Educational Measurement, Definition & Concept of Educational Measurement

Wed, 02/06/2013 - 07:51 -- Umar Farooq

Concept of Educational Measurement

The term "Educational Measurement" refers to any device for the general study and practice of testing, scaling, and appraising the outcomes of educational process. It includes administration and scoring or tests, scale construction, validation and standardization, and application of statistical techniques in the interpretation of obtained measures or test results.

Definition of Educational Measurement

Educational Measurement is the process of assigning numbers to individuals or their characteristics according to specified rules. Measurement requires the use of numbers but does not require the value judgments be made about the numbers obtained from the process. We measure achievement with a test by counting the number of test items a student answers correctly, and we use exactly the same rule to assign a number to the achievement of each, student in the class. Measurements are useful for describing the amount of certain abilities that individuals have.

For that reason, they represent useful information for the evaluation process. But can we measure all the important outcomes of our instructional efforts.

Education is an extensive, diverse, and complex enterprise, not only in terms of the achievements it seeks to develop, but also in terms of the means by which it seeks to develop, but also in terms of the means by which it seeks to develop them. Our understanding of the nature and process of education is far from perfect. Hence it is easy to agree that we do not know how to measure all important educational outcomes. But, in principle, all-important outcomes of education are measurable. They may not even be measurable in principle, using only paper and pencil tests. But if they are known to be important, they must be measurable.
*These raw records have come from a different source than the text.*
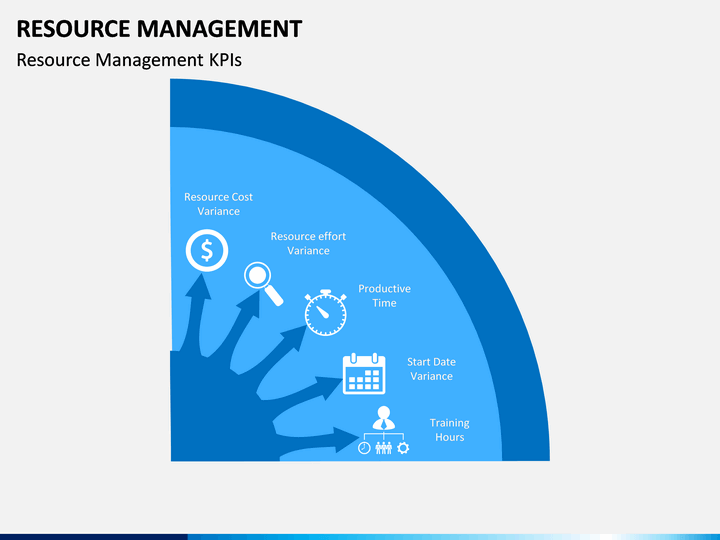 RESOURCE MANAGEMENT
Resource Management KPIs

Resource Cost Variance

Resource effort Variance

Productive Time

Start Date Variance

Training Hours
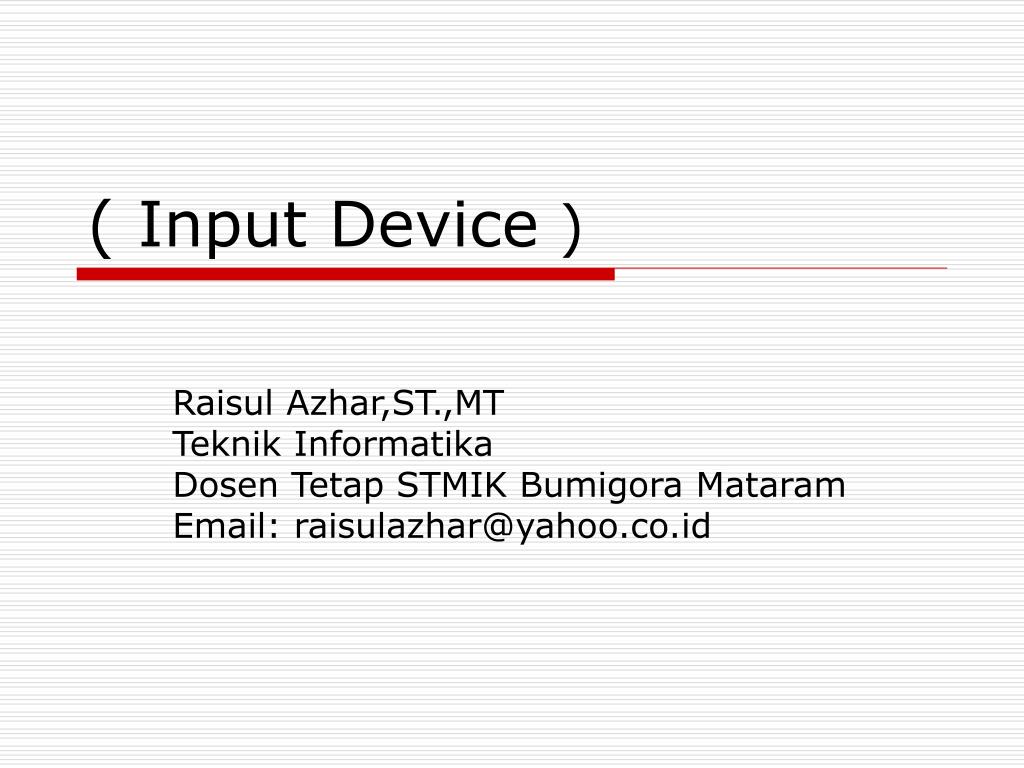 ( Input Device )

Raisul Azhar,ST.,MT
Teknik Informatika
Dosen Tetap STMIK Bumigora Mataram
Email: raisulazhar@yahoo.co.id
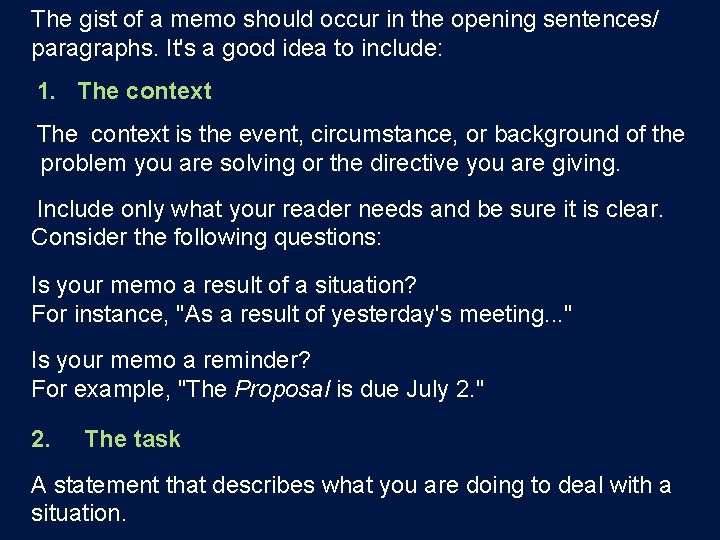 The gist of a memo should occur in the opening sentences/ paragraphs. It's a good idea to include:

1. The context

The context is the event, circumstance, or background of the problem you are solving or the directive you are giving.

Include only what your reader needs and be sure it is clear. Consider the following questions:

Is your memo a result of a situation?
For instance, "As a result of yesterday's meeting..."

Is your memo a reminder?
For example, "The Proposal is due July 2."

2. The task

A statement that describes what you are doing to deal with a situation.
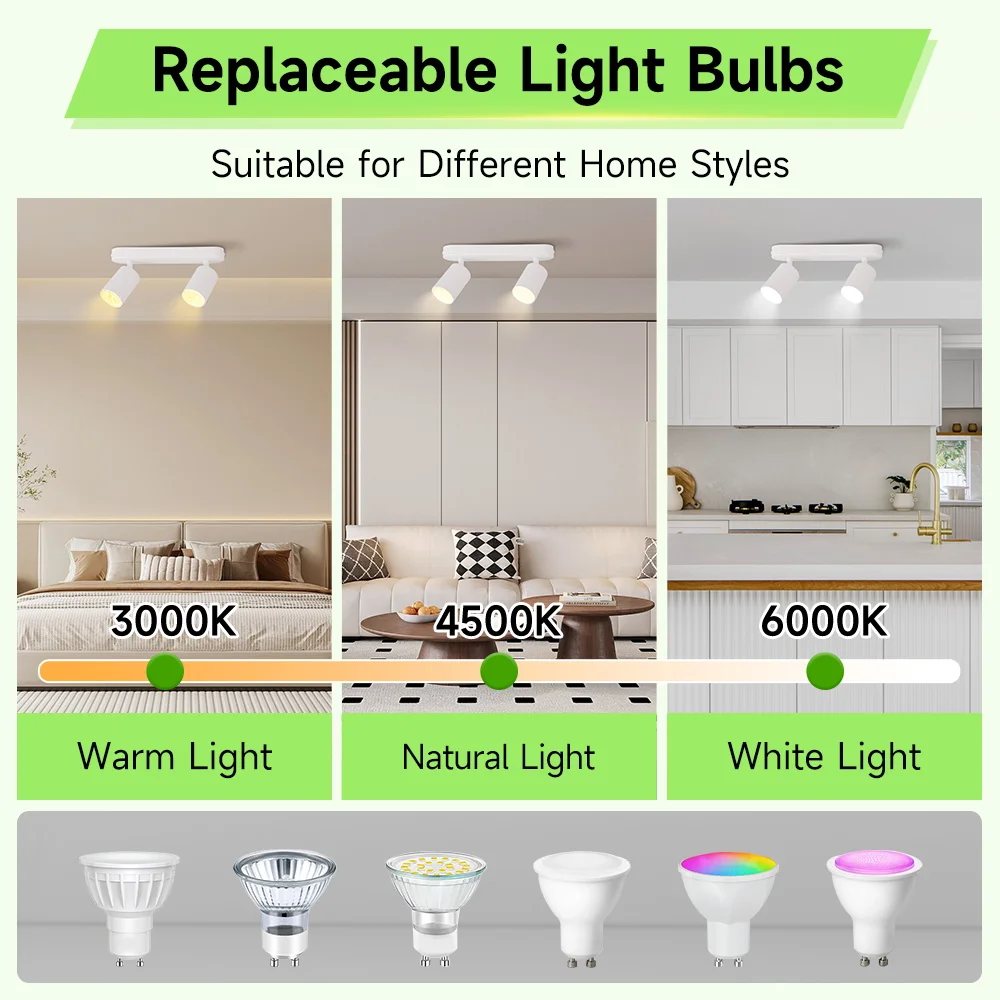 Replaceable Light Bulbs

Suitable for Different Home Styles

3000K
4500K
6000K

Warm Light
Natural Light
White Light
To be important, an outcome of education must make an observable difference. That is, at some time, under some circumstances, a person who has more of it must behave differently from a person who has less of it. If different degrees or amounts of an educational achievement never make any observable difference, what evidence can be found to show that it is in fact important? But if such differences can be observed, then the achievement is measurable for all that measurement requires is verifiable observation of a more-less relationship. Can integrity be measured? It can if verifiable differences in integrity can be observed among individuals. Can mother love be measured? If observers can agree that a hen shows more mother love than a female trout, or that Mrs. "A" shows more love for her children than Mrs. "B" then mother love can be measured.